Olivier Bonnewijn : Le Christ ! Il était célibataire. Il a vécu en communion continuelle avec son Père, tout donné à sa mission. Il a « appelé » et « institué » douze hommes pour « être avec lui » et pour « les envoyer » (Mc 3,13-14). La tradition du célibat sacerdotal s’enracine dans cet évènement historique, toujours actuel. Il s’agit d’un célibat de communion profonde avec le Christ prêtre et époux de l’Eglise, d’un célibat de partage intime de sa vie et de sa mission, bref d’un célibat d’amour et de service.
Pourquoi l’Église catholique latine tient-elle tant à maintenir ce célibat sacerdotal ?
Le célibat sacerdotal nous dépasse tous, à commencer par le prêtre lui-même. Il est un don de Dieu. Nous ne le mesurons pas : c’est lui qui nous mesure. Il ne faut pas s’étonner que le monde ait du mal à comprendre – et à accepter – que certains hommes renoncent volontairement à l’amour conjugal, à l’exercice de la sexualité et à la procréation responsable. Loin de nier ces biens très précieux, le célibat sacerdotal les confirme, les sert et les aide à se situer sur la route de l’éternité, sans en faire des idoles.
* * * * * * *
**CONSIGNE 1:** Extrayez de l'extrait sur le célibat sacerdotal le passage qui commence aux mots « Olivier Bonnewijn : Le » et s'arrête après les mots « célibat sacerdotal ? ».
**CONSIGNE 2:** D'après l'extrait sur le célibat sacerdotal, combien d'hommes le Christ a-t-il appelés et institués ?
**CONSIGNE 3:** En vous appuyant sur l'extrait sur le célibat sacerdotal, expliquez dans quoi s'enracine la tradition du célibat des prêtres.
* * * * * * *
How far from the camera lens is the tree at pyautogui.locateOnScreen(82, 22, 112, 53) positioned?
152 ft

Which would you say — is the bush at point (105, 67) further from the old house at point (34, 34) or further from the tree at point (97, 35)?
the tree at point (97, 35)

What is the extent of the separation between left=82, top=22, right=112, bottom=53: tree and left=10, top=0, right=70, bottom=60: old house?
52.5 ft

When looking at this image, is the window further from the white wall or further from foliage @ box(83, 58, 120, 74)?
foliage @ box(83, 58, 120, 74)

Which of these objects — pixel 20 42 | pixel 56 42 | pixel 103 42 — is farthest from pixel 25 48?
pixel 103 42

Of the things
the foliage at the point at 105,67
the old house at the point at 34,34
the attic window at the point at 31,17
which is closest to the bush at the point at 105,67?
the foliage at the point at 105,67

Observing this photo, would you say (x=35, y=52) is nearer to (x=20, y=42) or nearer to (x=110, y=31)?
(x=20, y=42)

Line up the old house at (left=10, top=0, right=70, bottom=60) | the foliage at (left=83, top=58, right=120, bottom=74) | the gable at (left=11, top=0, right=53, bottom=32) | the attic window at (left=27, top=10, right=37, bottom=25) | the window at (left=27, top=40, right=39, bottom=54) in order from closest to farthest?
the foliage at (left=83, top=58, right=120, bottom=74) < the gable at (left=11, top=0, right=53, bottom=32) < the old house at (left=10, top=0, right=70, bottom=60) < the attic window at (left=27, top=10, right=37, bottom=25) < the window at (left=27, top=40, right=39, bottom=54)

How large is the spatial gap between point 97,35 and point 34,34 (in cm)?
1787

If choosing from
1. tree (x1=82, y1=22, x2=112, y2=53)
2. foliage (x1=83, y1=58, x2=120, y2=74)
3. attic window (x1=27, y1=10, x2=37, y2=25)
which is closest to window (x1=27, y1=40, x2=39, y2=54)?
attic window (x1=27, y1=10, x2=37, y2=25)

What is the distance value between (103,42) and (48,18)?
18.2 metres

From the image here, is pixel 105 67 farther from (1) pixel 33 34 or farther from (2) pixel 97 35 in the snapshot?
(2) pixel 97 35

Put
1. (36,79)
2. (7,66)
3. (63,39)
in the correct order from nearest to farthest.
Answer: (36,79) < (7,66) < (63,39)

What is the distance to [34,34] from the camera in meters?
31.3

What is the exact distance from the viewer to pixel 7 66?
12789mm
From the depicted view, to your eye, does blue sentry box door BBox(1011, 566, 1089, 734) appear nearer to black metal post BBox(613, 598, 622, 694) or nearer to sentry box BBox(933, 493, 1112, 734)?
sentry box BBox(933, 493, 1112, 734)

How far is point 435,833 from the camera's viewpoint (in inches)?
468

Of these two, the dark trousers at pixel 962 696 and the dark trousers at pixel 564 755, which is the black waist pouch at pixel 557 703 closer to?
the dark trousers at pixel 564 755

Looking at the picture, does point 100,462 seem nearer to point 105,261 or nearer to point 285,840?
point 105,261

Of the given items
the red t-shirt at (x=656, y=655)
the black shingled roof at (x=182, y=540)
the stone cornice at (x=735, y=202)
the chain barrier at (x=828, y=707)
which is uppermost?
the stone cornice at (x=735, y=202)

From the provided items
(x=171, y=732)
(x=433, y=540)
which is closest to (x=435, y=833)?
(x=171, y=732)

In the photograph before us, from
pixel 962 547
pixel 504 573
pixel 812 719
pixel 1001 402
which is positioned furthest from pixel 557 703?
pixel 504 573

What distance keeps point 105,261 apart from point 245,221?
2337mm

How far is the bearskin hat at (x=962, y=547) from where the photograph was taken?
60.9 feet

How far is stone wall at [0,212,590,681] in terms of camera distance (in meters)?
* * * * * * *
**RÉPONSE 1:**
Olivier Bonnewijn : Le Christ ! Il était célibataire. Il a vécu en communion continuelle avec son Père, tout donné à sa mission. Il a « appelé » et « institué » douze hommes pour « être avec lui » et pour « les envoyer » (Mc 3,13-14). La tradition du célibat sacerdotal s’enracine dans cet évènement historique, toujours actuel. Il s’agit d’un célibat de communion profonde avec le Christ prêtre et époux de l’Eglise, d’un célibat de partage intime de sa vie et de sa mission, bref d’un célibat d’amour et de service.
Pourquoi l’Église catholique latine tient-elle tant à maintenir ce célibat sacerdotal ?

**RÉPONSE 2:** Il en a appelé et institué douze.

**RÉPONSE 3:** Elle s'enracine dans un évènement historique toujours actuel. Le Christ, lui-même célibataire et tout donné à sa mission, a appelé et institué douze hommes pour « être avec lui » et pour « les envoyer » (Mc 3,13-14).